A commonly used method of judging a woman's sexual maturation may not be good enough in child pornography prosecutions.

That, at least, is what a group of pediatric endocrinologists concluded from a study of more than 500 Playboy centerfolds.

"So often these people get convicted on what I refer to as felonious bad taste," said Dr. Arlan Rosenbloom, a pediatric endocrinologist at the University of Florida in Gainesville. "They're downloading stuff that isn't very nice, but isn't illegal."

In many cases, prosecutors are basing their cases against people who have downloaded images, and don't have a way to confirm the subjects' ages.

In a study published online today in the journal Pediatrics, Rosenbloom and his colleagues write that they were prompted to examine "547 images with breast exposure from an anthology of the monthly centerfold illustrations in Playboy magazine from December 1953 to December 2007" because Rosenbloom had seen the so-called Tanner scale misused in trials.

The scale, published in 1969 by Dr. James Tanner and a colleague, describes five stages in the development of male and female sexual characteristics such as the shape of breasts and presence of pubic hair. Stage 5 is referred to as "mature," leading to some confusion over whether all women over 18 were in that stage.

The authors chose Playboy centerfolds because publisher Hugh Hefner is known for being scrupulous about only having models over 18. (The study may be the only one in the scientific literature to cite 2007's "Playboy; The Complete Centerfolds.")

When four pediatric endocrinologists looked at the centerfolds, however, at least one of them thought more than a quarter were Tanner stage 4. That kind of evidence, argued Rosenbloom, who has testified on behalf of defendants in such cases, has been used to bring people to trial and even convict them, based on the false idea that all women over 18 were Tanner stage 5.

"I thought it was important to let the pediatric public know that this is not an appropriate distinction," Rosenbloom, who has a related paper coming out soon in the International Journal of Legal Medicine, told Reuters Health.

'WHOLLY ILLEGITIMATE USE'

Tanner himself - who died in 2010 - acknowledged in a 1998 letter co-authored with Rosenbloom that judging a person's age based on the stages that bear his name is a "wholly illegitimate use."

"Physical definitions of 'child' are inherently problematic," Richard Wortley, a professor at University College London and co-author of "Internet child pornography: Causes, investigation and prevention," told Reuters Health by email. A recent court case, for example, "ruled that pictures that 'appear to be' of a minor was too imprecise, and that chronological age should be the criterion. Internationally most legislation is based on chronological age."

Yaman Akdeniz, a law professor at Istanbul Bilgi University and the author of "Internet Child Pornography and the Law," said most child pornography cases involve images of "younger children under the age of 12 rather than older teenagers." In such cases, distinguishing between Tanner stages 4 and 5 would be irrelevant.

However, he told Reuters Health by email, "courts deal with some contested cases in which the age of the person appearing in such images is questioned." How often the Tanner scale is used, however, is "very difficult to say," he said, noting that it should not be the only evidence to determine guilt.

The paper makes a good case against using Tanner stages in child pornography cases, according to Chuck Kleinhans, of Northwestern University's School of Communication in Evanston, Illinois.

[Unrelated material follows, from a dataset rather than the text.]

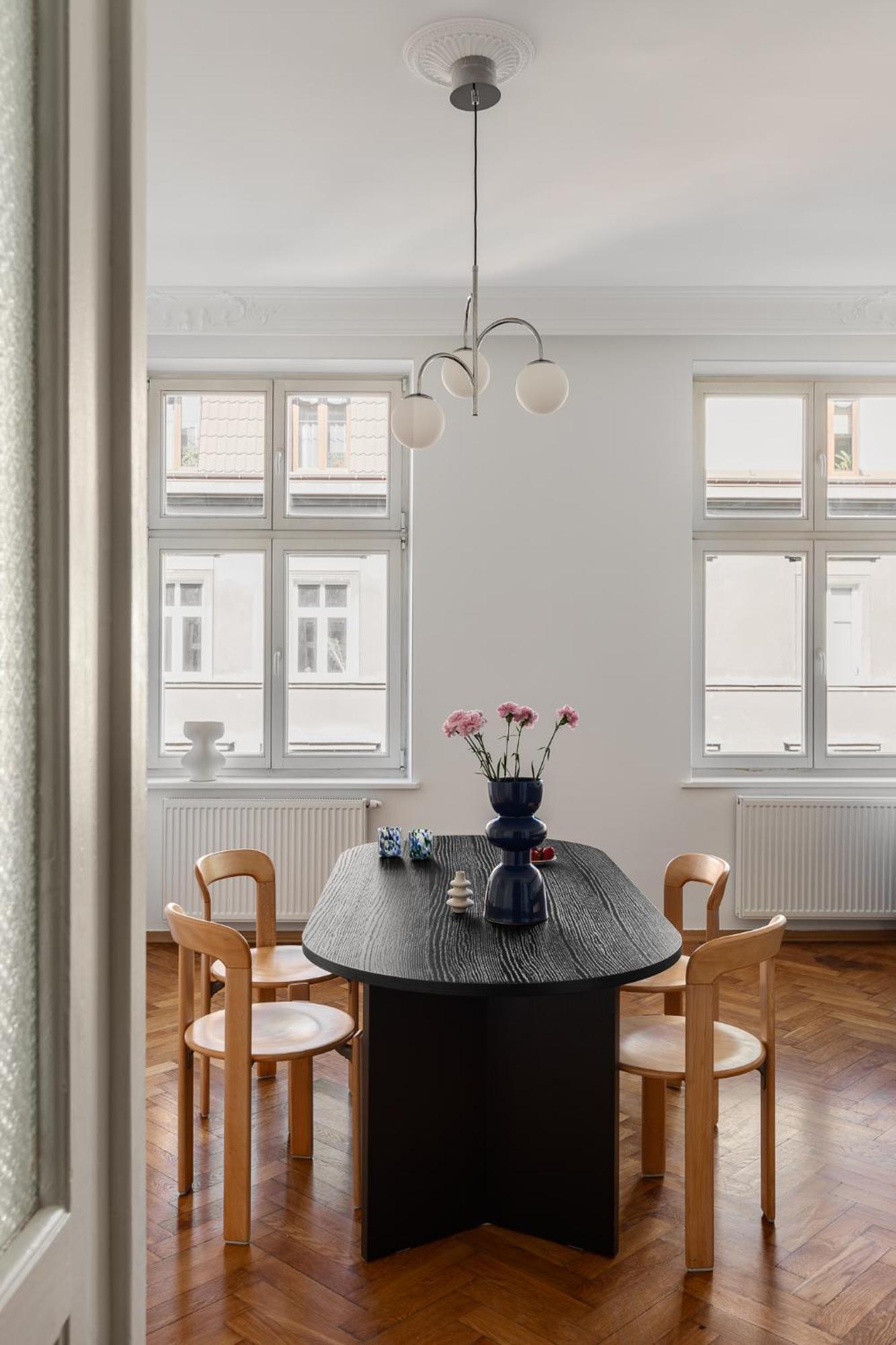 St Florian Apartments Krakow Ngoại thất bức ảnh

But Kleinhans, who has studied child pornography issues, noted in an email to Reuters Health that the Playboy Playmates are "carefully groomed and have full body makeup before they go in front of the cameras." They're also "very carefully posed and lit," and "famously retouched (airbrushed) and modified before publication."

"Given contemporary Photoshopping technology, centerfolds are completely different from clinical medical photography, especially for forensic purposes," he said.

Rosenbloom acknowledged that the centerfolds were hardly the perfect set of data. He noted, however, that if anything, given that they tended to be well-endowed, they biased the sample against his claim, strengthening the conclusions.

The study, after all, looked at how often an "expert" might consider breasts to be at stage 4, he said; it was not designed to determine how many women had breasts at that stage. "For that you would need to have clinical grade photos or at best, examination of at least 100 young women, not an easy task."